Inspiration
Do you have terrible game? Spent months trying to find that special someone - but keep getting sent back to the dog house? Does the cold, unending passage of time keep you up at night?
For years romance gurus have attempted to guide desperate sods like yourself, yet to no avail. Countless man hours deposited into the ever increasing sands and time - and for what, to continue to fumble 10/10s?
What we needed was an accurate, trustworthy and concise feedback system.
Enter chess.com analysis.
We rate your DM game and give a ranking of your moves in the form of “Brilliant, great, book, mistake and blunder”.

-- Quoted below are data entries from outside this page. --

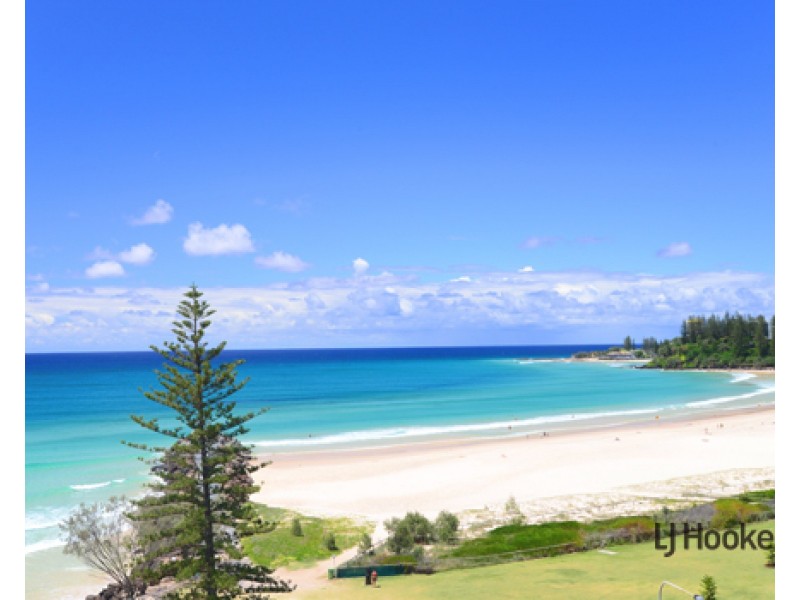 5/21 Appel Street, Coolangatta QLD 4225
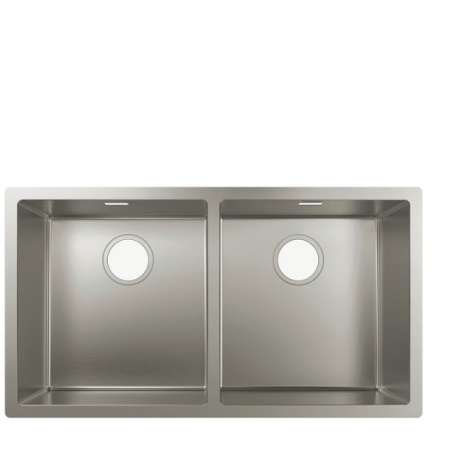 Мойка для кухни hansgrohe S71 43430800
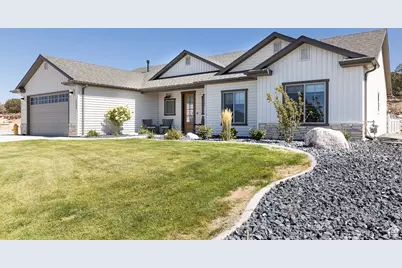 1723 S 4150 W, Cedar City, UT 84720 - Photo 1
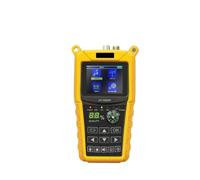 VF-6800P HD Digital Satellite Finder Supporto DVB-T2/DVB S2/DVB C Ricevitore TV satellitare Connettività versatile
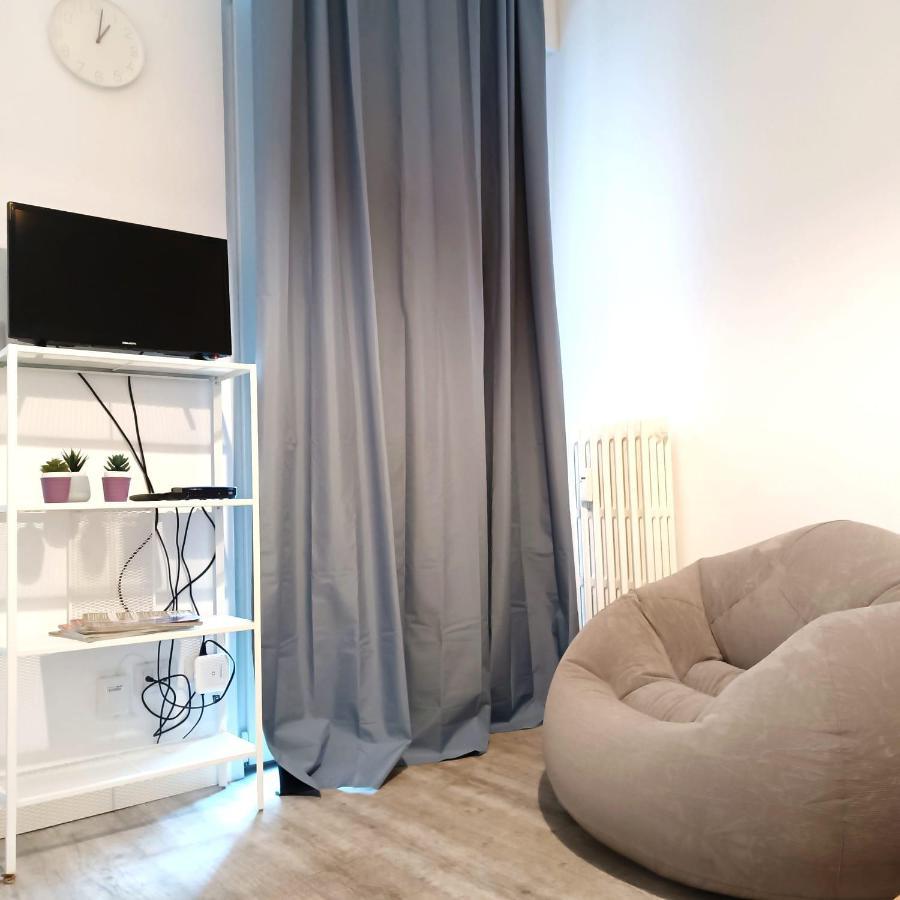 A Casa Di Rosa In Citta Studi Apartment Mailand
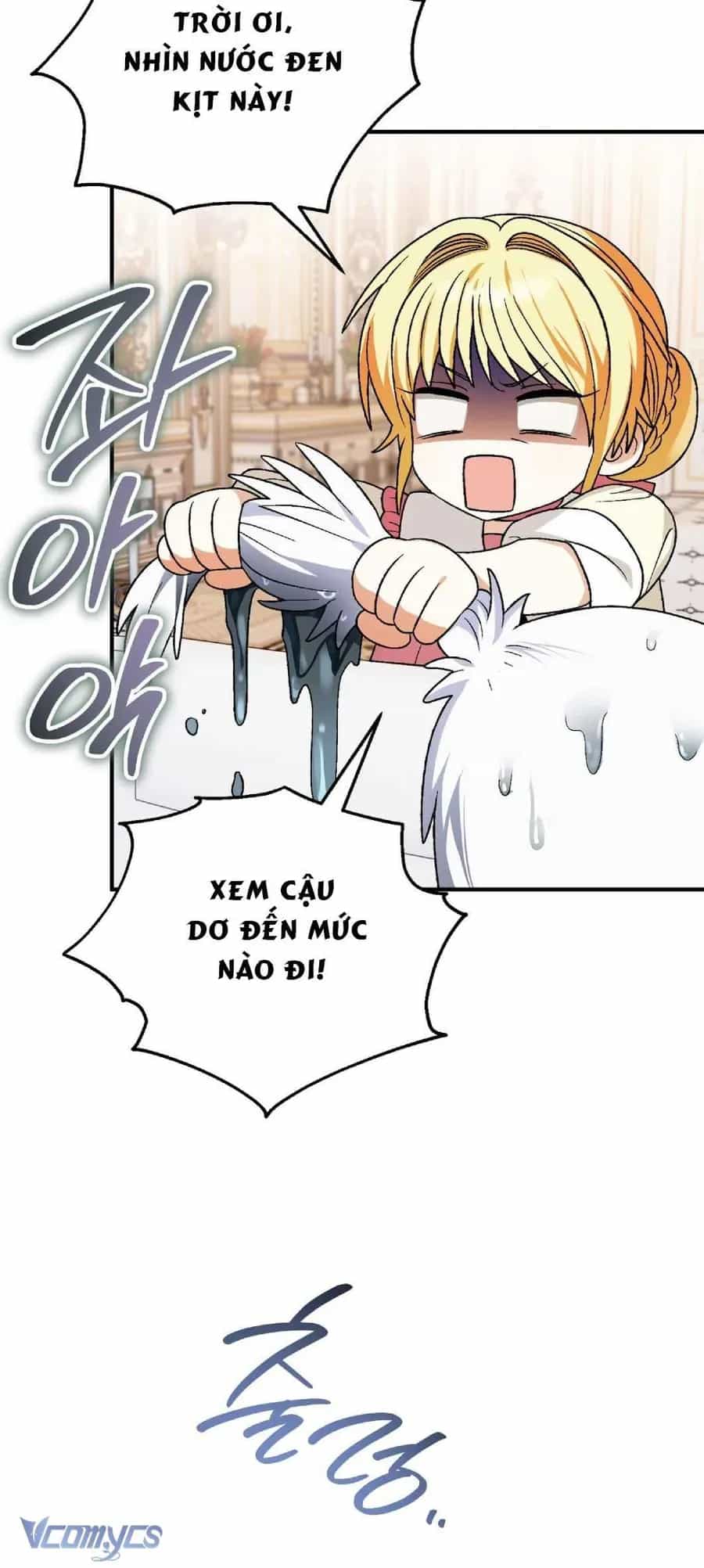 Gửi Đến Người Sói Yêu Dấu Của Em - Chương 10 - ảnh 57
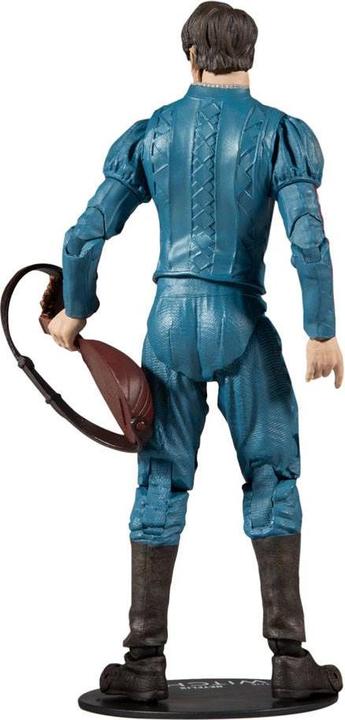Produktbild HEO The Witcher Jaskier 18 cm (Netflix)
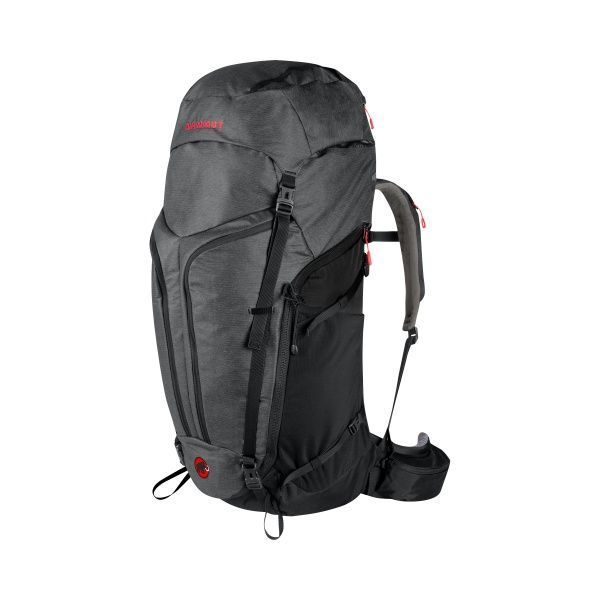 Рюкзак MAMMUT Creon Crest 2510-03860-0001 65 л черный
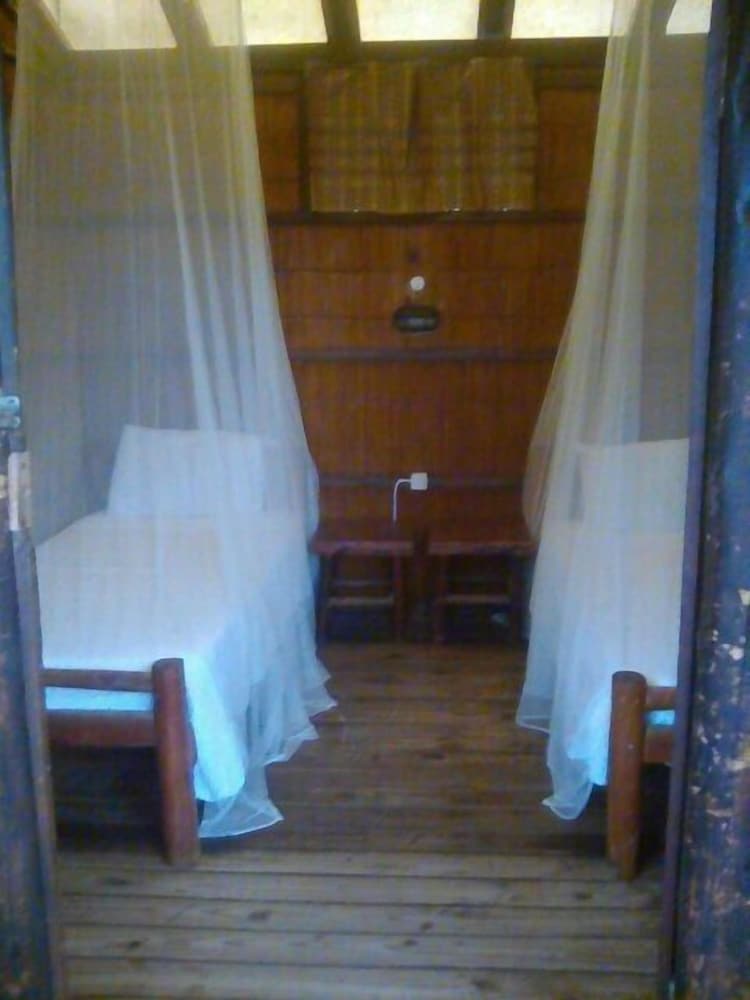 Basic Room, 2 Twin Beds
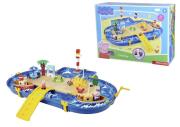 Opakowanie Świnka Peppa Waterplay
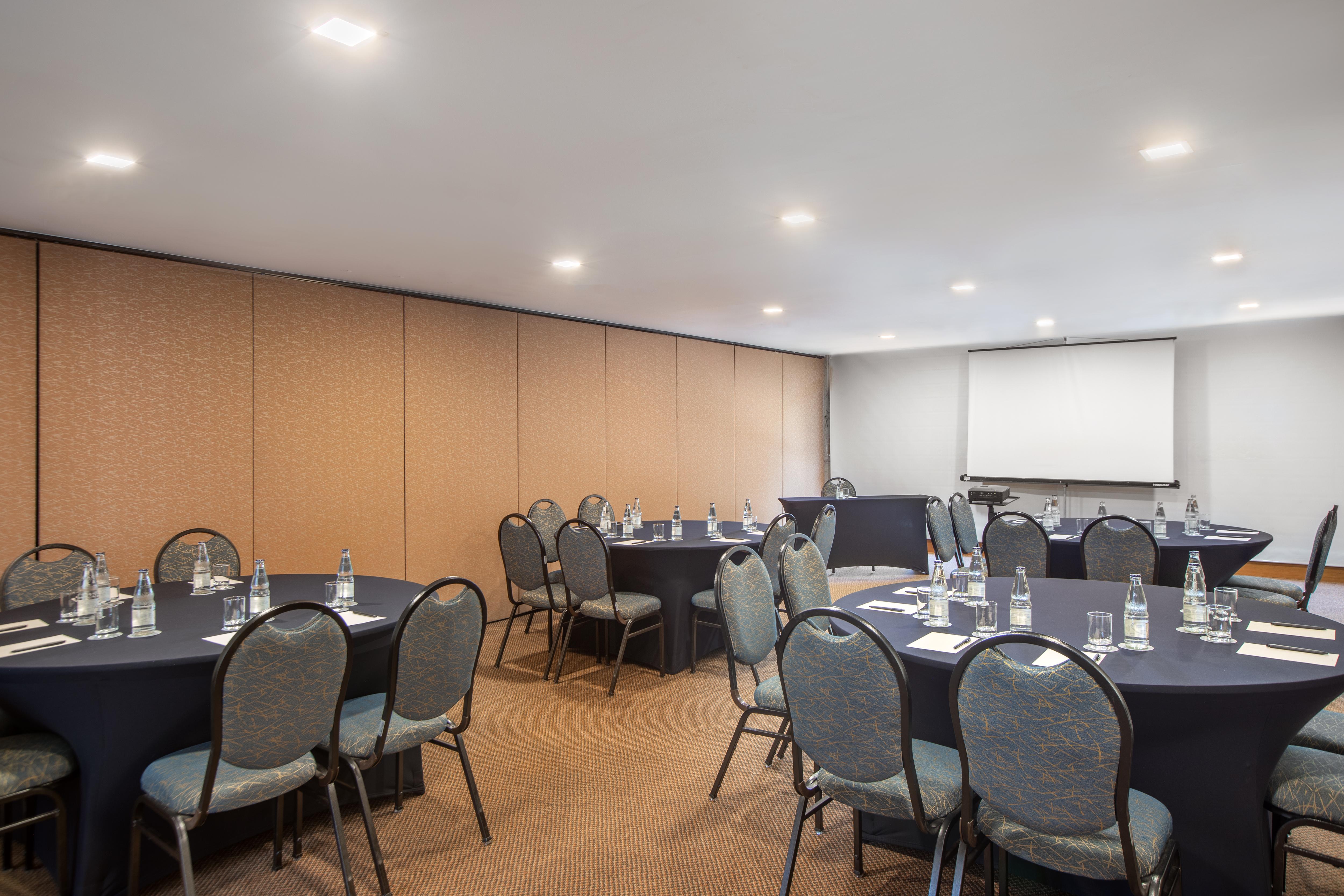 Brasil 21 Suites Affiliated By Melia Бразилия Екстериор снимка
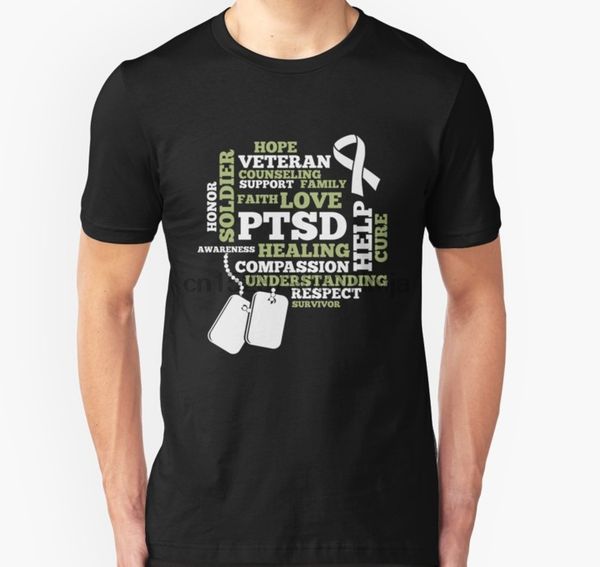 

men ptsd awareness support veteran military hoodie designers t shirts sweatshirt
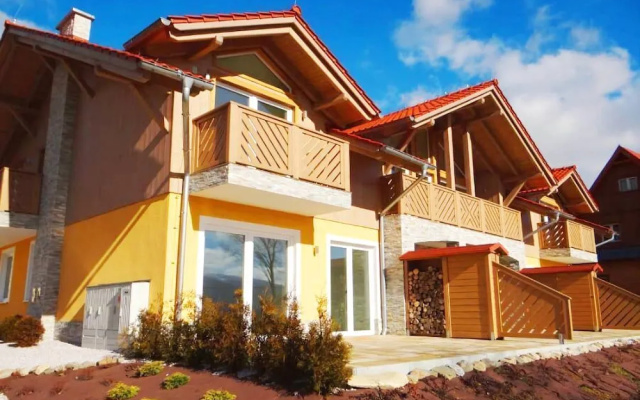 Apartamenty Sun & Snow Bawaria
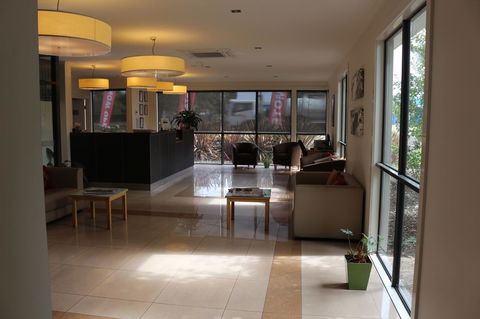 Bairnsdale International - Accommodation Gold Coast 18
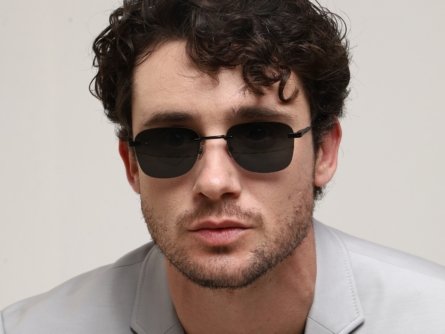 Saint Laurent SL 744 001 SUN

Peer reviewed studies suggest a 73% improvement in “pulling ability” when utilising the “CheckMate” system.
What it does
Launch an overlay you can have over your messaging app / Instagram / dating app, that when clicked will read the messages on the screen and send them to our server. The server then returns a rating in the style of the Chess.com analysis system (e.g. Brilliant, Good, Blunder). The overlay then shows the icon for the returned rating.
How we built it
We made a Flask backend for sending the message data as a prompt. We used the Ollama Python library to access the LLM. We chose the model ‘Dolphin-Mistral’ as this was more open to flirting messages than other LLMs. We have spent most of the time building the prompt to be able to explain the different Chess.com ratings and to help the LLM understand how to interpret the json format. After the LLM has decided on the rating, it returns this And some comments for how the user can improve in the json format.
For the app, we largely abused of the Android platform API. In order to show the score in the apps, we made an overlay view, which allows you to place views in a floating “window” across the whole phone. This functionality is almost exclusively used by malware, and by looking it up you’ll find a load of resources from Google begging you to use a less malicious API.
To get messages from the app (in our case, Instagram, because my teammates weren’t dedicated enough to sign up for Grindr), we used an AccessibilityService. Accessibility services allow apps to see some or all accessibility data that the phone is displaying, such as labels on text views. This API is also heavily used by malware. Annoyingly, accessibility nodes don’t seem to give the accessibility hints, so we just hardcoded messages such that:
- Messages sent from the user are text views with their right hand side at 1256 pixels on the screen.
- For messages sent to the user, we use text views that are 168 pixels from the left.
- The “Tap and hold to react” text caused false positives, so we just ignore any nodes with that label.
This approach had the side effect that the app only works on a Pixel 9 Pro emulator.
Challenges we ran into
The Android ecosystem is made to cause harm. APIs are poorly documented, usually only accompanied by sample code from 6 years ago, as was the case with the screen capture API (which we were planning on using before switching to an accessibility service).
In order to use the aforementioned overlay view, we had to pass the Android WindowManager a defined View. Since we wanted to use Jetpack Compose, the way to pass Composable UI functions was through a ComposeView. The problem with this was this content then never refreshed itself, defeating the whole point of using compose in the first place. In order to get around this, we had to manually call setContent on the View to update it every time a request was made. It is awful.
Natural language was never meant to be processed.
Prompt engineering really sucks, a lot of the time was spent trying to explain the concept of Chess.com’s ratings to the LLM and to make sure it could distinguish between each user’s messages. The alternative would be to produce a “rizz database” and make an embedding model - however these datasets don't exist and I don't want to go around a hackathon asking for everyone's best LLVM pickup lines.
Coming with flirtatious conversation for testing was hard because none of us have game.
Accomplishments that we're proud of
It actually worked and was finished before the time limit.
What we learned
We already knew Android development was awful but we learnt it is even more awful than we could have imagined. We also learnt how to do development with self-hosted LLMs, which is apparently a valuable skill nowadays for some reason.
What's next for CheckMate
Elo system.
Working on more than just the pixel 9 pro.
Support for any dating / messaging app.